The Brain Chiper ransomware attacked the temporary PDN-2 in the early hours of June 20, crippling more than 200 central and local government services, including immigration checkpoints and autogate services at five overseas arrival points.
The BSSN detected an attempt to disable system security features three days before the attack, which allowed the malicious activity to continue.
All services are expected to be restored this month
Minister Tjahjanto explained that the government is currently operating the temporary PDN-1 located in Batam, Riau Islands, as a disaster recovery center (DRC). “With the capacity upgrade to a hot site, the affected strategic public services can be restored this month.”
The government will also prepare data placement and backup arrangements in layers according to the level of data classification ranging from strategic data, limited data and open data.
Tjahjanto stressed that this data backup will be done using cloud services. “General data such as statistical data and others will be stored in the cloud, so as not to fill the capacity of the PDN,” he added.
Data backup will be mandatory
When the House of Representatives summoned BSSN chief Hinsa Siburian and Kominfo Minister Budi Arie Setiadi on June 27 for a hearing on the incident, it was revealed that the agencies’ compliance with cybersecurity protocols and data governance was weak.
Siburian revealed that only 2% of the PDN-2’s temporary data has been backed up. This means that it is almost certain that most of the data will be lost. “This is the result of our checks; the cause is the lack of backups.”
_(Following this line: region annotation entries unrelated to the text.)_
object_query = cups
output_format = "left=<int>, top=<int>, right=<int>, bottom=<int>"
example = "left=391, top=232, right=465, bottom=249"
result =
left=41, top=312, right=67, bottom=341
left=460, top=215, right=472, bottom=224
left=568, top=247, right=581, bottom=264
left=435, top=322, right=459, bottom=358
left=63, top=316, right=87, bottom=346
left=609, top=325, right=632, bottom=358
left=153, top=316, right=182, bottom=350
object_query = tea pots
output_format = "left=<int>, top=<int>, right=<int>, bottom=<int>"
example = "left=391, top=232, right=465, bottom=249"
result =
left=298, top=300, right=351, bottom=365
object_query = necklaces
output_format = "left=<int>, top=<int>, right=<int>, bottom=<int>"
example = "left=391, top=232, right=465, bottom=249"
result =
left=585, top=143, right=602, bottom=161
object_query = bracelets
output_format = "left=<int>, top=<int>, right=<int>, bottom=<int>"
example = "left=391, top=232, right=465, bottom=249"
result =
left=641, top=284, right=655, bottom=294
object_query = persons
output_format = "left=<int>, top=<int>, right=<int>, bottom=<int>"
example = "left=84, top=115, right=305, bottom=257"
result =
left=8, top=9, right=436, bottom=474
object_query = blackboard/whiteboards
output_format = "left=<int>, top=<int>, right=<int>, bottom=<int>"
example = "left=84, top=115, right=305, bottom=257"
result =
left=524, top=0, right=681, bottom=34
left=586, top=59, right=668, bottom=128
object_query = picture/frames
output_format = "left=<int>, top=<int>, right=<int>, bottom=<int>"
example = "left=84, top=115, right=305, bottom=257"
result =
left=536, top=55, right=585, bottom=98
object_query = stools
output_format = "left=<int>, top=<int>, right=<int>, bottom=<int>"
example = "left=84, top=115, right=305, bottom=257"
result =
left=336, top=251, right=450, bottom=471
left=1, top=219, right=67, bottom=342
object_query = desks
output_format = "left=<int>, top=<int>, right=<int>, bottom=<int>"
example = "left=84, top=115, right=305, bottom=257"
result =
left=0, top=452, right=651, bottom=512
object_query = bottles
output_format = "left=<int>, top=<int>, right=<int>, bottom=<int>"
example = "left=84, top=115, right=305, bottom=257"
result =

He also referred to BSSN Regulation No. 4 of 2021 on Guidelines for Information Security Management of Electronic Government Systems. The directive states: “Every tenant is required to periodically back up information and software in PDN.”
Meanwhile, Setiadi explained that many government agencies do not have data backups because there is no budget or due to difficulties in explaining the need and urgency of having data backups to auditors.
“We will soon be developing regulations that will make data backup mandatory and no longer optional,” he said.
However, the two officials agreed to sit down together to quickly determine the next steps in developing a PDN ecosystem architecture with a sustainable and permanent level of cybersecurity.
A weak password indicates that PDN management is unprofessional
Pratama Persadha, president of the Communication and Information Systems Security Research Center, told Kompas that the omission of the password showed that the PDN manager was unprofessional. Indeed, creating strong passwords is a basic lesson in networking.
“If it is true that the Kominfo Ministry or the tenants are using passwords that are easy to guess, easy to crack, it means that their course is not an IT management course,” Pratama said.
Pratama stressed that creating a strong password is a basic lesson when using the network. It should include at least eight characters, be composed of upper and lower case letters, use symbols, use two-factor authentication, change passwords regularly, etc. In addition, access to passwords should be limited.